## PAGE EXCERPT
At Johnson & Johnson, we recognize the critical link between human health and environmental health. Everything we do affects the health of the planet. From the medicines and devices used, to the buildings in which treatment is conducted to the disposal of wastes generated by healthcare institutions—the impacts are expansive. We must develop more sustainable healthcare products and services, and evaluate the way resources are used in the delivery of health care to prepare for more people on the planet one day needing access to health care.
One way we do this is by publishing regular research that helps us gain insight into the state of sustainability in the health care industry. We’re also dedicated to helping health care organizations make the case to internal stakeholders about investing in sustainability. Some examples of our recent initiatives include:
Johnson & Johnson, in partnership with several other companies, is working with the Coalition for Sustainable Pharmaceuticals and Medical Devices (CSPM) to address the way we deliver care, to redesign services and to promote prevention. In 2015, CSPM, a partnership with the National Health Service (NHS) in the UK, released the Sustainable Care Pathways Guidance, a guidance document to enable more consistent quantification of the sustainability performance of care pathways globally, both those that already exist and new and emerging pathways, with the intent of providing support to decision makers in their choices related to improving the performance of models of care. Currently, the guidance is limited to appraising greenhouse gas (GHG) emissions, water use and waste generation, but it will be expanded to additional environmental and social metrics over time. CSPM operates with the aim of facilitating transition to a more sustainable health system internationally, through the promotion of best practice and the development of sustainability tools and guidelines related to care pathways, pharmaceuticals and medical devices.

## WHAT IS BEING ASKED
Continue the page excerpt on Johnson & Johnson's sustainability work in health care, picking up after its last sentence.

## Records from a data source
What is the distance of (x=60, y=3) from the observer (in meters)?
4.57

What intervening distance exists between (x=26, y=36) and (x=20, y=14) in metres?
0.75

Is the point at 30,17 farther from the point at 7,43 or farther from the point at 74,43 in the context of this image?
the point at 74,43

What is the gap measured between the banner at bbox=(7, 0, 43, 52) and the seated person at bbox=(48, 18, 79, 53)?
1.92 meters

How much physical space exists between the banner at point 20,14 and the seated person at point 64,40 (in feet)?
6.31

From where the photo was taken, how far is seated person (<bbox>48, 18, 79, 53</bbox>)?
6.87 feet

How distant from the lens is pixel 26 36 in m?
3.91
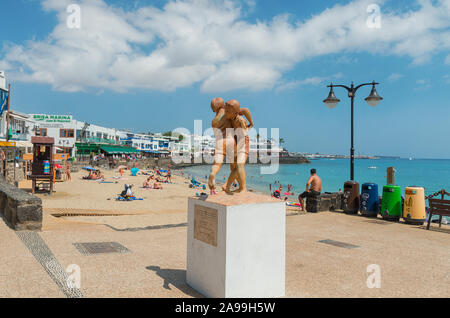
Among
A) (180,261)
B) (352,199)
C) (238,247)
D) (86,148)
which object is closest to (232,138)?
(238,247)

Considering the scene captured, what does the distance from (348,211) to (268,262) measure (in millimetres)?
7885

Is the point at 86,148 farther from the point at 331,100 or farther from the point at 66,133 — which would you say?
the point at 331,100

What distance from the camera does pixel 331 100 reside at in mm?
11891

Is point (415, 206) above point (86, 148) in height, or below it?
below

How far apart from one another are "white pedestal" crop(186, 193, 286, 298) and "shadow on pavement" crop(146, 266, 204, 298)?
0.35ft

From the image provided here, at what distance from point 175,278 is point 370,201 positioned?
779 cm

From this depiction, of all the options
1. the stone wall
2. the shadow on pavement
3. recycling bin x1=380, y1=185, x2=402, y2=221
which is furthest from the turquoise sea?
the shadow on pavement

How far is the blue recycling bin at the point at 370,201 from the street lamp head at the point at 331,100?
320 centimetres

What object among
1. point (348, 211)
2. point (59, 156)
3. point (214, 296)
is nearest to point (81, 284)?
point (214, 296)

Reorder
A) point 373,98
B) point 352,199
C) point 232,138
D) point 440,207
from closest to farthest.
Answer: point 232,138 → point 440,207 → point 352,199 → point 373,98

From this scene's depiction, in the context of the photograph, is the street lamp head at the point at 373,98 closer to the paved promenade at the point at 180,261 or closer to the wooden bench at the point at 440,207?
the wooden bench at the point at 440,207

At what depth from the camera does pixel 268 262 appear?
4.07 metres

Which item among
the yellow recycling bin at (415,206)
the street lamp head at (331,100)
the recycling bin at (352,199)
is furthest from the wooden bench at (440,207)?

==

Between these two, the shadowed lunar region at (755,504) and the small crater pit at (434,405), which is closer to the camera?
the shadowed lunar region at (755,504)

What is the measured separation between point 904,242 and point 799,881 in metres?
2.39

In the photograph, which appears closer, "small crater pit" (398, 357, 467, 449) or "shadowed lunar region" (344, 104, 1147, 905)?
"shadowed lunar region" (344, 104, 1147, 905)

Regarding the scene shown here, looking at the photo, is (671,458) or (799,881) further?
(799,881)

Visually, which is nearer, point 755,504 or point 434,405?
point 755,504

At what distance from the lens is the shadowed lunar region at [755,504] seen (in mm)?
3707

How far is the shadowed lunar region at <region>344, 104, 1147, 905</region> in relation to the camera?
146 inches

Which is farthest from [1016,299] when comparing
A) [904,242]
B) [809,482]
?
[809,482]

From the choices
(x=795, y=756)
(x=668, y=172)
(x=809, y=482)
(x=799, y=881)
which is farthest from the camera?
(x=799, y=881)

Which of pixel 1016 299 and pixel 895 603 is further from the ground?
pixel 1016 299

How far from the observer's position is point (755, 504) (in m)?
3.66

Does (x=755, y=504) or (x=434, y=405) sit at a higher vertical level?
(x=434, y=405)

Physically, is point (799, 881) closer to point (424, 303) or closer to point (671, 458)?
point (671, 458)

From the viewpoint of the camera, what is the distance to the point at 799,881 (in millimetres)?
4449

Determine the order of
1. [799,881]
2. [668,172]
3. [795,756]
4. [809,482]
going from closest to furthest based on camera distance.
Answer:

## REPLY
In 2014, we partnered with Harris Poll to measure the importance of sustainability issues among global health care professionals. The study found that more than half (54 percent) of respondents report their hospitals currently incorporate sustainability into purchasing decisions, and 80 percent expect that to be the case within two years. The research also identified a strong belief among respondents that sustainability drives direct business and social benefits. About eight in ten respondents (78 percent) said sustainable products help protect hospital staff and seven in ten (69 percent) said they make good financial sense; more than half (60 percent) said ‘green initiatives’ are an important factor for patients when choosing a hospital and that they help improve health outcomes (55 percent).
In 2013, we partnered with Practice Greenhealth to conduct a survey of select U.S. and global hospital administrators attending the 2013 CleanMed Conference and Exposition. Of those surveyed, 87 percent said their hospitals incorporate sustainability into both the decision-making process and hospital operations, and 20 percent of respondents indicated their organization invested more than $1 million in sustainability initiatives in 2012, including the purchase of sustainable products. Read more about the survey results here.
In 2012, we commissioned a global research study demonstrating customer demand for more sustainable products, The Growing Importance of More Sustainable Products in the Global Health Care Industry. The study examines the importance of sustainable products in hospital procurement decisions and found hospitals are placing greater emphasis on “green” products used both in patient care and throughout facilities, such as cleaning products and office supplies.